# Measuring Calibration Error with Adaptive Binning

In [1]:
import os
import math

from collections import Counter

import numpy as np
import pandas as pd

confidence_path = "../confidence_results/validation"

### Finding Invalid Confidence Scores

In [2]:
df = pd.read_csv(f"{confidence_path}/0.csv")

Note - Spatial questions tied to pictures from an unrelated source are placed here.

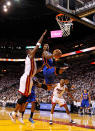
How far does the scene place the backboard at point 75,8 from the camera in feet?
14.0

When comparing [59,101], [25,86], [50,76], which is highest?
[50,76]

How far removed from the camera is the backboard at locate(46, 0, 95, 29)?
4271 mm

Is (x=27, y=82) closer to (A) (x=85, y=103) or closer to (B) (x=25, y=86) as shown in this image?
(B) (x=25, y=86)

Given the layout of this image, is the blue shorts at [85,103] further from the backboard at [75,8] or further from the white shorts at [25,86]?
the white shorts at [25,86]

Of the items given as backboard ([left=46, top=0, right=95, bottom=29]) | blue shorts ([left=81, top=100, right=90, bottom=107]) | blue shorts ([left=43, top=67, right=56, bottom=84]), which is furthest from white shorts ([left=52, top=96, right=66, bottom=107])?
blue shorts ([left=81, top=100, right=90, bottom=107])

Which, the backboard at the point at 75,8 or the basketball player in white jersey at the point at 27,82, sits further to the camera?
the backboard at the point at 75,8

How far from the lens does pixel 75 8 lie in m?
4.71

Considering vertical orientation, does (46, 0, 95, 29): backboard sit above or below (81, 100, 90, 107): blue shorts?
above

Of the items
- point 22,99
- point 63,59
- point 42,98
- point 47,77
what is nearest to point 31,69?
point 47,77

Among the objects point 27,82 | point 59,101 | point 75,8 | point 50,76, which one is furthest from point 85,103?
point 27,82

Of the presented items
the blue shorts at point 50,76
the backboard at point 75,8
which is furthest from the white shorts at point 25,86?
the backboard at point 75,8

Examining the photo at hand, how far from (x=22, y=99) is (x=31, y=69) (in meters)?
0.75

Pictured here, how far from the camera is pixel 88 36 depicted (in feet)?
68.9

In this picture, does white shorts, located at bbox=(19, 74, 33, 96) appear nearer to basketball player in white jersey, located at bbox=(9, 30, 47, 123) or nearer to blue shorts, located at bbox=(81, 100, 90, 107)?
basketball player in white jersey, located at bbox=(9, 30, 47, 123)
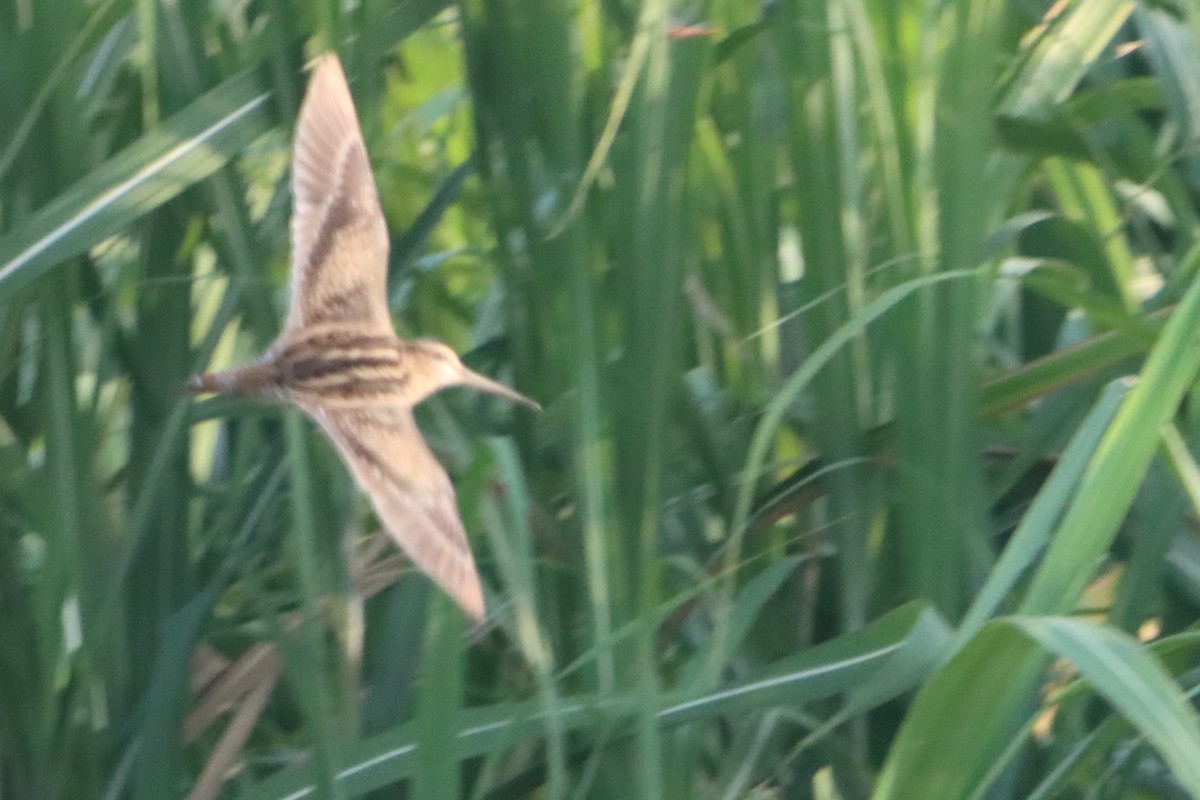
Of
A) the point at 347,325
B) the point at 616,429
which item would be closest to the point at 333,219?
the point at 347,325

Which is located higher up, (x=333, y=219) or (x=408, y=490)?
(x=333, y=219)

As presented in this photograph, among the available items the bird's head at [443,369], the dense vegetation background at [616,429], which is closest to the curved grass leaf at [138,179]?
the dense vegetation background at [616,429]

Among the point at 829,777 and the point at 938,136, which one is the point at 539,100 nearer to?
the point at 938,136

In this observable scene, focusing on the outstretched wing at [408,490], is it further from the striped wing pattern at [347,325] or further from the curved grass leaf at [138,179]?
the curved grass leaf at [138,179]

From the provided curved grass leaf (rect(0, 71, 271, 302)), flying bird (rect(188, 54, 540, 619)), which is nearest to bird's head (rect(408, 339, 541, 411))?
flying bird (rect(188, 54, 540, 619))

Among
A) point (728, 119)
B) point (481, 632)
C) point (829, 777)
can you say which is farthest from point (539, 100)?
point (829, 777)

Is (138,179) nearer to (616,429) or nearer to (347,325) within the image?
(347,325)

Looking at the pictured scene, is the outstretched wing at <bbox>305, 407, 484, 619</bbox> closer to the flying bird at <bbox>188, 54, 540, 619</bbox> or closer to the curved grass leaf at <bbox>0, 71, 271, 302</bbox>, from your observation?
the flying bird at <bbox>188, 54, 540, 619</bbox>

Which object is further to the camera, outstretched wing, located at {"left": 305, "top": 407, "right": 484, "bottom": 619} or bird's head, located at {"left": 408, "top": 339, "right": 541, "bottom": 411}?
bird's head, located at {"left": 408, "top": 339, "right": 541, "bottom": 411}
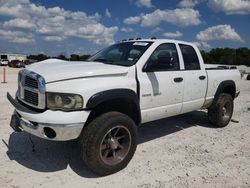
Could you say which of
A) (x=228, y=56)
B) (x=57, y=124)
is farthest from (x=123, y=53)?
(x=228, y=56)

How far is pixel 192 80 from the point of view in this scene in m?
5.75

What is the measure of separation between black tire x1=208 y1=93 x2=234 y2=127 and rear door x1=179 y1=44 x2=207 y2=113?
704 mm

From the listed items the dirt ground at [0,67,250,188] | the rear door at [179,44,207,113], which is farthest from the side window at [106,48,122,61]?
the dirt ground at [0,67,250,188]

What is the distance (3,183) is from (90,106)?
1576mm

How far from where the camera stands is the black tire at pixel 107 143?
3.88m

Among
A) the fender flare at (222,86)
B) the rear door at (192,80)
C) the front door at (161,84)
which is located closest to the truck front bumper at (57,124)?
the front door at (161,84)

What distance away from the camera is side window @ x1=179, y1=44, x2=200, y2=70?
5773mm

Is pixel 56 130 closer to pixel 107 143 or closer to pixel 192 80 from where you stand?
pixel 107 143

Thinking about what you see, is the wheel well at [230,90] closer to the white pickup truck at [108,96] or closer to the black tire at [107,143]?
the white pickup truck at [108,96]

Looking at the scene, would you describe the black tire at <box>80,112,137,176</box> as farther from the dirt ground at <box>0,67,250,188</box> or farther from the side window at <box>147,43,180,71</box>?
the side window at <box>147,43,180,71</box>

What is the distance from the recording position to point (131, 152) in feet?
14.5

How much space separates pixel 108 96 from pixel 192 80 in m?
2.42

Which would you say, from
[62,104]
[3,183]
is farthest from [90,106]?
[3,183]

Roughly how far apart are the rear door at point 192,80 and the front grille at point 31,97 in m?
2.95
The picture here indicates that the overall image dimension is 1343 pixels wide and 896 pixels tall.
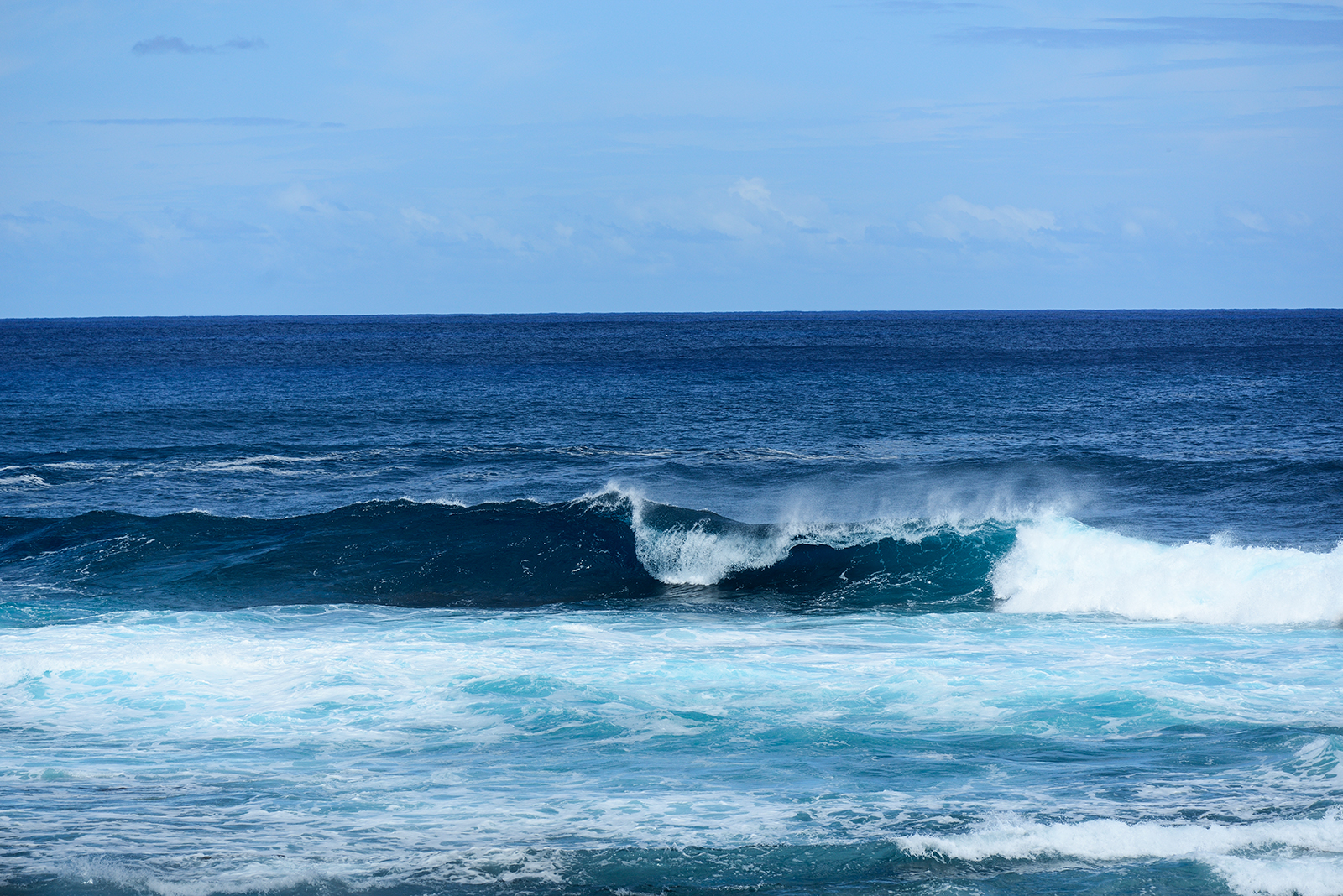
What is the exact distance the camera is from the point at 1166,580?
17.0 meters

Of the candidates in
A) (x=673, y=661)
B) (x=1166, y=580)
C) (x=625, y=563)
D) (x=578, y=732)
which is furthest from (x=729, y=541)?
(x=578, y=732)

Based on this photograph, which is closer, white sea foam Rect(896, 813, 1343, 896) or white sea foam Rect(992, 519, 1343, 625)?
white sea foam Rect(896, 813, 1343, 896)

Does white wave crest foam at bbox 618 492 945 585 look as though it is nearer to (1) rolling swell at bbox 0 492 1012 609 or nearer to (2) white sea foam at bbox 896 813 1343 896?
(1) rolling swell at bbox 0 492 1012 609

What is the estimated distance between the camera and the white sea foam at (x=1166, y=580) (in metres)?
16.0

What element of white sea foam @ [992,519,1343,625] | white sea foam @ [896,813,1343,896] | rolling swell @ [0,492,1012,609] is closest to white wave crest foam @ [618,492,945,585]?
rolling swell @ [0,492,1012,609]

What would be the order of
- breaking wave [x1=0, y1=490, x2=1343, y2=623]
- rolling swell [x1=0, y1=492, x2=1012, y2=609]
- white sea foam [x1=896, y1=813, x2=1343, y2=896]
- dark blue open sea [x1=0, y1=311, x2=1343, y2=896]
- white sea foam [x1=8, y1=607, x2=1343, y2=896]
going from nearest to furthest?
white sea foam [x1=896, y1=813, x2=1343, y2=896] < dark blue open sea [x1=0, y1=311, x2=1343, y2=896] < white sea foam [x1=8, y1=607, x2=1343, y2=896] < breaking wave [x1=0, y1=490, x2=1343, y2=623] < rolling swell [x1=0, y1=492, x2=1012, y2=609]

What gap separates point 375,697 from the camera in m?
12.3

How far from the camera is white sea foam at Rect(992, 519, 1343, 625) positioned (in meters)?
16.0

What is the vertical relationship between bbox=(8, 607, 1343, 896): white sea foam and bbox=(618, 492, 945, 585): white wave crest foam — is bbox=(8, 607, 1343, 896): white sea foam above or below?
below

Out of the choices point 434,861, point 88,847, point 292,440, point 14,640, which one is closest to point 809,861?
point 434,861

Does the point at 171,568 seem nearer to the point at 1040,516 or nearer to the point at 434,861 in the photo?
the point at 434,861

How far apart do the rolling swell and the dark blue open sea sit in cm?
9

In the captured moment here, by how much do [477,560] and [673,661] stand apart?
7676 mm

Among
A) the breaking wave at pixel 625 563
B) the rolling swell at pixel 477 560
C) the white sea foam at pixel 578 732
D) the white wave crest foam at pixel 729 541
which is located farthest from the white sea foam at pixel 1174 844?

# 6 metadata columns; rest are tags
num_tags = len(df.columns) - 6

In [3]:
def print_invalid_scores():
    """Prints any confidence scores greater than 1. There shouldn't be any."""
    for filename in os.listdir(confidence_path):
        if filename.endswith(".csv"):
            df = pd.read_csv(f"{confidence_path}/{filename}")
            for t in range(0, num_tags):
                for j, x in enumerate(df[f"{t}"]):
                    if x > 1:
                        print(f"Sentence {i}, tag {t}, word {j}, score {x}, \t {df.iloc[j][3]} \t {df.iloc[j][5]} {t}")

print_invalid_scores()

In [4]:
# Merge the CSVs for all sentences
dfs = []
for filename in os.listdir(confidence_path):
    if filename.endswith(".csv"):
        df = pd.read_csv(f"{confidence_path}/{filename}")
        dfs.append(df)
df = pd.concat(dfs, ignore_index=True)

In [5]:
def single_label_calibration_error(confidence_scores, labels, num_bins):
    """Calculates calibration error using adaptive binning."""
    
    bins = []
    for i in range(num_bins):
        bins.append([])
    b = 0
    # TODO: handle last bin by merging last bin if it's not items_per_bin-sized
    items_per_bin = len(confidence_scores) / num_bins
    sorted_data = sorted(zip(confidence_scores, labels), key=lambda x: x[0])
    for (score, label) in sorted_data:
        if len(bins[b]) < items_per_bin:
            bins[b].append((score, label))
        else:
            b += 1
            bins[b].append((score, label))
    
    bin_square_errors = []
    
    for i, b in enumerate(bins):
        average_score = sum([x for (x, y) in b]) / len(b)
        average_label = sum([y for (x, y) in b]) / len(b)
        square_error = (average_score - average_label) ** 2
        bin_square_errors.append(len(b) * square_error)
        
    return math.sqrt(np.mean(bin_square_errors))

In [6]:
def calibration_error(df, tag_num):
    ground = list(df["Ground Truth Indexes"])
    tag_confidence = list(df[f"{tag_num}"])
    binary_ground = [0 if i != tag_num else 1 for i in ground]
    return single_label_calibration_error(tag_confidence, binary_ground, 3)

In [7]:
tag_counts = Counter()

for x in df["Ground Truth Indexes"]:
    tag_counts[x] += 1

In [8]:
tag_errors = [calibration_error(df, i) for i in range(0, num_tags)]

In [9]:
min(tag_errors)

4.237171889088204e-08

In [10]:
max(tag_errors)

0.3651041775302343